> [Aufgabe A]
Übertrage die Zeilen der Auflistung wortgetreu, beginnend mit ihrer ersten Zeile und endend mit der Zeile, die „List the notes“ enthält.

> [Vorliegender Text]

◇ ◇ ◇ ◇

So gewann al-Ghazālī eine gewisse Verachtung für seinen Berufsstand. Und dessen unzureichendes Denken weckte den Verdacht, dass die Vernunft, zumindest wie sie von ihm verstanden und praktiziert wurde, rasch an ihre Grenzen stieß und bei weitem nicht das zu leisten vermochte, was ihr zugeschrieben wurde.
Diese Erfahrung ließ al-Ghazālī nicht nur neue geistige Wege beschreiten, wie seine intensive Beschäftigung mit dem Sufismus bezeugt, sondern auch seine berufliche Karriere beenden und Bagdad verlassen. Er begab sich für etliche Jahre auf spirituelle Wanderschaft und bereiste viele Orte wie Damaskus, al-Quds (Jerusalem), Mekka und Medina. Nach mehr als zehn Jahren entschied er sich 1106, nach Nischapur zurückzukehren. Und hier schrieb er Faysal at-tafriqa, vermutlich in der Zeit bis spätestens 1109. Nur wenige Jahre später verstarb er 1111.
In den zehn Jahren seiner Wanderschaft verfasste al-Ghazālī sein wohl bekanntestes Werk Ihyāʾ ʿulūm ad-dīn (Belebung der Wissenschaften der Religion). In diesem vielbändigen und vielschichtigen Werk werden so ziemlich alle Themen behandelt, die für muslimisches Leben von Bedeutung sind. Neben vielen Absichten, die al-Ghazālī damit verfolgt haben mag, kommt darin gewiss auch sein Wunsch zum Ausdruck, mit seinem Wissen zu einer Verbesserung nicht nur seines Lebens, sondern des Lebens der muslimischen Gemeinschaft insgesamt beizutragen. Das bloße Aufhäufen von Wissen als Selbstzweck, von dem die Wissenschaften nur allzu oft bestimmt sind, war ihm seit seiner Krise ein Greuel geworden. Dieses Anliegen dürfte einen prägenden Einfluss auf alles ausgeübt haben, was al-Ghazālī nach dem Verlassen Bagdads getan hat. Und auch das Schreiben des Faysal muss in diesem Lichte gesehen werden.

◇ ◇ ◇ ◇

> [Verfügbare Daten]
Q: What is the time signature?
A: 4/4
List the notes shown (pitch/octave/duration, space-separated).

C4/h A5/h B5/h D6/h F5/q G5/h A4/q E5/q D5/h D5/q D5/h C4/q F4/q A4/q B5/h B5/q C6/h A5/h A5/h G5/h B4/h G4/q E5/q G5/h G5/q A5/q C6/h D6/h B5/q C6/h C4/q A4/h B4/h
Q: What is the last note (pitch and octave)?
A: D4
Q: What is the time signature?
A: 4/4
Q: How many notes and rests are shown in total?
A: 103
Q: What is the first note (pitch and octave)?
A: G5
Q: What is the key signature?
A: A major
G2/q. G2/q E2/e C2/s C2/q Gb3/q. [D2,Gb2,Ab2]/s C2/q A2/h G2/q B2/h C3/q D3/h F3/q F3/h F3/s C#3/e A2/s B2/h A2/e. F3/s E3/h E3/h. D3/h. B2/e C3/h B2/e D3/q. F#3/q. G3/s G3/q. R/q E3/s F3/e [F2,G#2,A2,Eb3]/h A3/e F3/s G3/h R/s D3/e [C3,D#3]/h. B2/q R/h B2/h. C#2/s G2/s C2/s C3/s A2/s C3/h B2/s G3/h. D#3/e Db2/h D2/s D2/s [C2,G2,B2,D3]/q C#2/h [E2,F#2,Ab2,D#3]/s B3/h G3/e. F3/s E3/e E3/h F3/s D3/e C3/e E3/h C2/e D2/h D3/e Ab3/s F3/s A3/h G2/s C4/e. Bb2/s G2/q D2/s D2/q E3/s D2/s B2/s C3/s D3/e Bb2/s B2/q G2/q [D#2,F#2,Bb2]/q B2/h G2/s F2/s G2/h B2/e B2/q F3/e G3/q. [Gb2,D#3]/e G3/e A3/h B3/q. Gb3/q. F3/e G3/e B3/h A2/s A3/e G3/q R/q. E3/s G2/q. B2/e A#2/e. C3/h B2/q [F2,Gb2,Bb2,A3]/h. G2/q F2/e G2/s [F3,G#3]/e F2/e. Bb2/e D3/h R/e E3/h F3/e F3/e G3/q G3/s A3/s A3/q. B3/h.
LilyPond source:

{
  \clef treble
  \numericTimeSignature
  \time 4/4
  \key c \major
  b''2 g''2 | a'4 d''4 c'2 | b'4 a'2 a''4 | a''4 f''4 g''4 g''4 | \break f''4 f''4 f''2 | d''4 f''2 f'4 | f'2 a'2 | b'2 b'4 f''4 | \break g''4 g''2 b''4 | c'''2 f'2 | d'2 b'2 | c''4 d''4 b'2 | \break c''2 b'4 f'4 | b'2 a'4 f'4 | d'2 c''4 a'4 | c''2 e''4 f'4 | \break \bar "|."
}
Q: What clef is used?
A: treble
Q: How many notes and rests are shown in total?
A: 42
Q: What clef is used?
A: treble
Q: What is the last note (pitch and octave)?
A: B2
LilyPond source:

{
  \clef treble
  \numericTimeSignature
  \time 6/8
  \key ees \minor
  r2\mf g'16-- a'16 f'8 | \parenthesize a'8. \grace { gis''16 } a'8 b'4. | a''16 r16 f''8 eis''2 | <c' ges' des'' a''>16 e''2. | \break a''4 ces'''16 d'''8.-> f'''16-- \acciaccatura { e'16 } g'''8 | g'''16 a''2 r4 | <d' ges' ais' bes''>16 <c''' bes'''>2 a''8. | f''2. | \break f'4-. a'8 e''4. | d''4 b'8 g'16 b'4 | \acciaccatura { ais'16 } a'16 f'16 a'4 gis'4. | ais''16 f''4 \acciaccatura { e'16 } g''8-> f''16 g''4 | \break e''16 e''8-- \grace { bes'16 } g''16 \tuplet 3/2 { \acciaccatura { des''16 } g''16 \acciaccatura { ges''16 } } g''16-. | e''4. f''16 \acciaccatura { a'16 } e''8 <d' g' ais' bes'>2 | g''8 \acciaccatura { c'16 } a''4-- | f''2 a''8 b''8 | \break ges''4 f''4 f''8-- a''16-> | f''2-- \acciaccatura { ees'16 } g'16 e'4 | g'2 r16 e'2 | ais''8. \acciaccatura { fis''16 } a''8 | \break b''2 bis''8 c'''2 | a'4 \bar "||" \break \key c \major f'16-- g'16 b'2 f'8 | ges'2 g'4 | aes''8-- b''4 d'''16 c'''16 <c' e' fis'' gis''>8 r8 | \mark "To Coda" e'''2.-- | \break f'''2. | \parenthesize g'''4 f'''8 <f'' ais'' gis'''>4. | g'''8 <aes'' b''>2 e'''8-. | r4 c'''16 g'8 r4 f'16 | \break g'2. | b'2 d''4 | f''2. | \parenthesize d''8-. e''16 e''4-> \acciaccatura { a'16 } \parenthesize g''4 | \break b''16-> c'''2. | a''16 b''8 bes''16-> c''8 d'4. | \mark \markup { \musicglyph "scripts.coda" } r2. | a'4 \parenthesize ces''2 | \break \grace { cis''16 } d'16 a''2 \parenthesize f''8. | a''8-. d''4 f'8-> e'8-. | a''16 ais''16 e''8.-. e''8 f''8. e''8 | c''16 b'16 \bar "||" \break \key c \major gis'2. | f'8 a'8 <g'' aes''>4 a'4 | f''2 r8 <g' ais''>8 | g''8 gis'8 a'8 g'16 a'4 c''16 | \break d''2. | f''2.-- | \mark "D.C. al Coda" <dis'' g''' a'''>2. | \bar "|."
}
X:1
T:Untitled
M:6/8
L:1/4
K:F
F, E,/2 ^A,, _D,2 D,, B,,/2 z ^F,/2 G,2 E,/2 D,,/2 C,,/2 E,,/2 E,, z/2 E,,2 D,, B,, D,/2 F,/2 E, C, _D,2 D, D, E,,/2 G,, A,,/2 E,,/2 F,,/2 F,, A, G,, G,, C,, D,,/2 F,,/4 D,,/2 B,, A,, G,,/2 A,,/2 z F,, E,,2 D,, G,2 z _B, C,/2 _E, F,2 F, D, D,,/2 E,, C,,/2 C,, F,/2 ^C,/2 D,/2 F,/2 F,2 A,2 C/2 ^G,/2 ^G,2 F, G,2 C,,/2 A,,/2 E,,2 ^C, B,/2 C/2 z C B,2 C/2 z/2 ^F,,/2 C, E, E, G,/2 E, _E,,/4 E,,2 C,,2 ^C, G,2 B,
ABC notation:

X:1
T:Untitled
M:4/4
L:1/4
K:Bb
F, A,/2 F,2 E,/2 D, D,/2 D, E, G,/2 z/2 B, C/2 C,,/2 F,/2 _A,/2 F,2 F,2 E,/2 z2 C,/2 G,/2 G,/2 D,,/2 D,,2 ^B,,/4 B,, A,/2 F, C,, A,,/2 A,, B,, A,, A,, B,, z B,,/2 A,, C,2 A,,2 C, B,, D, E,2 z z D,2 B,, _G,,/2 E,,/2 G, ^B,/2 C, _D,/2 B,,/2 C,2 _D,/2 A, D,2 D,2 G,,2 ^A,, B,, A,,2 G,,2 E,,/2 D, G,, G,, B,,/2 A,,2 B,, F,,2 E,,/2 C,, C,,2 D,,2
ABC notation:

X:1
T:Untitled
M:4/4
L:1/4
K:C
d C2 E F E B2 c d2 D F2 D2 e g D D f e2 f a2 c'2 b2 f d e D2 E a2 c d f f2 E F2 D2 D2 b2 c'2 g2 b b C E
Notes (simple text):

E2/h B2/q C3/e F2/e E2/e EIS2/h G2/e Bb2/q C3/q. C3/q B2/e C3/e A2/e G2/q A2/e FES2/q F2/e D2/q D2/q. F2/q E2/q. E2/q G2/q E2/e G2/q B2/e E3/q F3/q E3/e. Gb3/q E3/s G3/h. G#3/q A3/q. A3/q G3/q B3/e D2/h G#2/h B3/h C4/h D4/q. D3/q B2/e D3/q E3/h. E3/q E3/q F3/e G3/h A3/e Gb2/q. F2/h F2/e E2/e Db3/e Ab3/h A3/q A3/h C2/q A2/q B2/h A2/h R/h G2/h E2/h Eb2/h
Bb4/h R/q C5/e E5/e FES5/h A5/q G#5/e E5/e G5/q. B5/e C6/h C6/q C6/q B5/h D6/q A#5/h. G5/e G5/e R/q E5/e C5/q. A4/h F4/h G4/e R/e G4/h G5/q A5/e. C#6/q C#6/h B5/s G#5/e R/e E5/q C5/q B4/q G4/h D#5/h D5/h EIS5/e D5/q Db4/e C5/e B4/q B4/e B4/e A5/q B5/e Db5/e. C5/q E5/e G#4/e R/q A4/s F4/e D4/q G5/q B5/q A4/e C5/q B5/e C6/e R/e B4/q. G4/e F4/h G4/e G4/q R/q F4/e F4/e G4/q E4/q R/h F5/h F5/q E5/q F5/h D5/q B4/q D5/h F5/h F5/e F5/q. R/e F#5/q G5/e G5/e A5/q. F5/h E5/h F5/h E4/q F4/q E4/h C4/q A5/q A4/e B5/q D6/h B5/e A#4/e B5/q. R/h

◇ ◇ ◇ ◇

> [Aufgabe B]
Beantworte bitte anhand des Textes über al-Ghazālī die folgenden Fragen:
(i) Was gewann al-Ghazālī für seinen Berufsstand?
(ii) In welchem Jahr entschied er sich, nach Nischapur zurückzukehren?
(iii) Welches Werk verfasste er in den zehn Jahren seiner Wanderschaft?

> [Lösung A]
Q: What is the time signature?
A: 4/4
List the notes shown (pitch/octave/duration, space-separated).

> [Lösung B]
(i) Eine gewisse Verachtung.
(ii) 1106.
(iii) Ihyāʾ ʿulūm ad-dīn (Belebung der Wissenschaften der Religion).